April 06, 2018, ©. Leeham News: In the last Corner, we discussed the pressure distribution of an aircraft’s wing when producing lift. This was with a conventional airfoil (though of the more laminar flow type).
Now we continue by looking at how a modern airliner wing achieves lift by using a “supercritical” airfoil.
The wing profile we studied in the last Corner works well to about Mach 0.6. At higher speeds, the peaky suction pressure distribution on the top of the wing causes a large speed-up of the flow into a supersonic flow. As the flow goes back to subsonic flow on the back of the profile, it will be through the strong normal shock wave we discussed in aircraft drag reduction Corners.
To fly at the cruise speeds of today’s airliners (M0.75-0.85) we need wing profiles which speed up the air less on the topside of the airfoil. Such airfoils are called “supercritical” airfoils as they keep the speed of the air on the top side close to the critical Mach for supersonic flow (still supersonic flow, but not as deep supersonic as on a conventional airfoil).
Figure 2 shows such an airfoil which was developed by Embraer for its first Jet airliner, the Emb145.
The blue wing profile and pressure curves are for a conventional NACA 23012 airfoil flying at M0.75 and the red the airfoil developed by Embraer for the ERJ145.
As we learned in the first Corner on lift, the pressure around a wing and its airflow speeds are related. Low pressure = high airflow speed. This is true also for compressible flow, tough Bernoulli’s theorem, which defines the mathematical relationship between the pressure and the speed, is not exact at these speeds.
As in the last Corner, the pressure scale (Cp) is inverse. The top of the scale is high suction (Cp is – 1.4), lifting the wing’s top surface and the bottom (Cp 0.8) a high static pressure, pushing on the wing’s bottom surface.
For the conventional wing, the higher blue curve is how the pressure changes on the wing’s top side. At first, the flow is slowed down when it hits the wing’s nose (slowing flow means the pressure goes higher than the surrounding air. It’s at Cp=0.5 at first).
The flow starts curving around the top of the nose, and as it’s curving around a convex surface the flow’s speed increases. The pressure drops all the way to -1.1. This suction peak creates a lot of lift but also a fast supersonic flow (Past Cp = -0.6 the flow is supersonic).
At 40% of the wing profile, the flow returns to subsonic through a strong direct shock. As we learned in the drag Corners, this increases the pressure and the strong shock causes boundary layer separation. We have high transonic drag.
This is what happened to the P-51 Mustang during WW2. It has a wing profile of the type we discussed in the last Corner. When diving to increase speed, the Mustang gets strong Supersonic flow on the wing’s top side and the increased drag keeps it from flying faster.
As we discussed in the drag Corners, the fully conventional airfoils of the Spitfire and Messerschmitt were even worse. The laminar flow airfoil of the Mustang didn’t create a lot of laminar flow, but its form kept the suction peak on the top side lower and by it the transonic drag lower than the other WW2 fighters.
To come to an even better wing profile than the Mustang’s, Richard Withcomb of NASA experimented with wing profiles with a lower suction peak. He could achieve this if he formed the airfoil with a less curved top side (the red airfoil in Figure 2. The form now resembles a whale, my comment).
The top red pressure curve for the wing’s top side now passes lightly into a supersonic flow (Cp = -0.6) and passes back to subsonic flow at 70% of the profile through a weak shock, which keeps the boundary layer intact.

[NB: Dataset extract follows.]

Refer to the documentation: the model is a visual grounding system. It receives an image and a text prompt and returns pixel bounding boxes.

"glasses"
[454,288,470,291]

The problem was, the lower transonic drag didn’t come for free. The lower suction meant lower lift of the airfoil for the same forward speed of the aircraft. To regain lift, the bottom of the airfoil was given a concave finish, slowing the airflow and pushing it down. This increased the bottom pressure of the wing (bottom red curve past 70% of the profile), by it increasing lift.
The flat top suction pressure and the high rear pressure on the bottom surface of the wing, have given these airfoils the nicknames “flat rooftop” or “back-loaded” airfoils.

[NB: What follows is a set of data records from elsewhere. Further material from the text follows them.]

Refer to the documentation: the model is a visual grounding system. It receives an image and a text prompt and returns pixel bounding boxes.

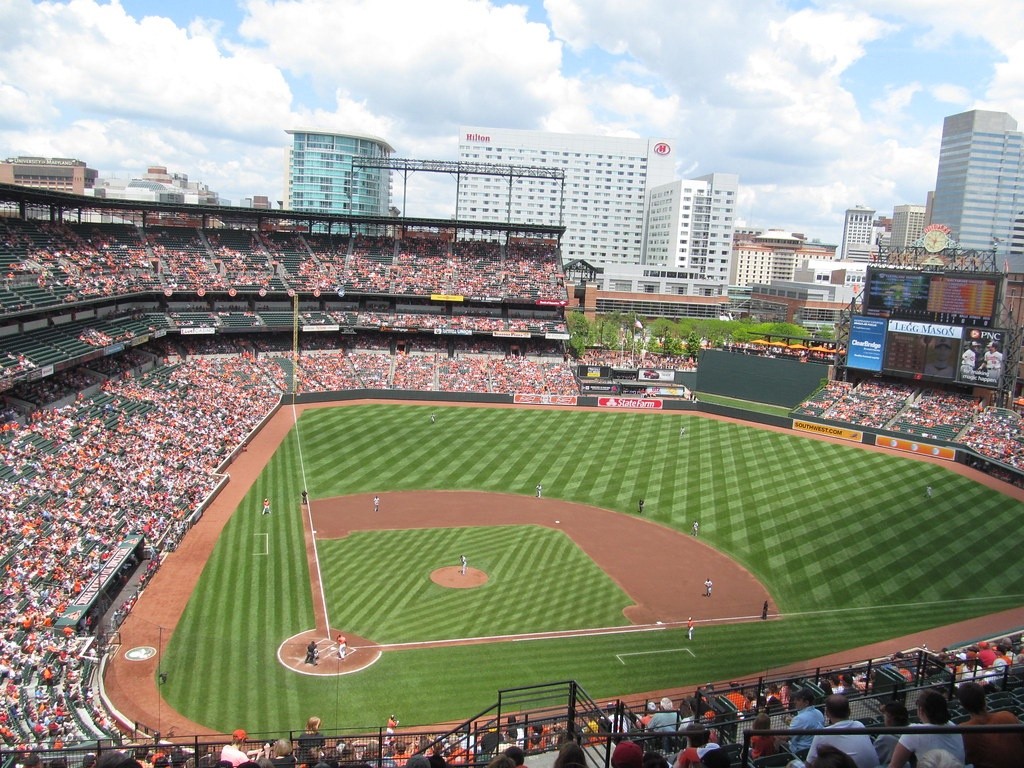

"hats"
[979,642,988,648]
[789,687,816,704]
[970,341,981,346]
[660,697,673,710]
[986,342,997,347]
[233,729,249,739]
[611,742,644,768]
[648,702,657,712]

The early methods of designing airfoils were based on shaping airfoils and measuring their lift, drag and tipping moment in wind tunnels. With the introduction of Computerized CFD (Computational Fluid Dynamics), one could do it the other way.
The designer decided a desired pressure distribution (and by it the airflow speeds around the airfoil). The computer would then calculate the airfoil shape which would produce this pressure profile.
This is the way the Embraer designers developed the Emb145 airfoil and wing. In the next Corner, we shall look at how we master the desire of the wing to tip over backward.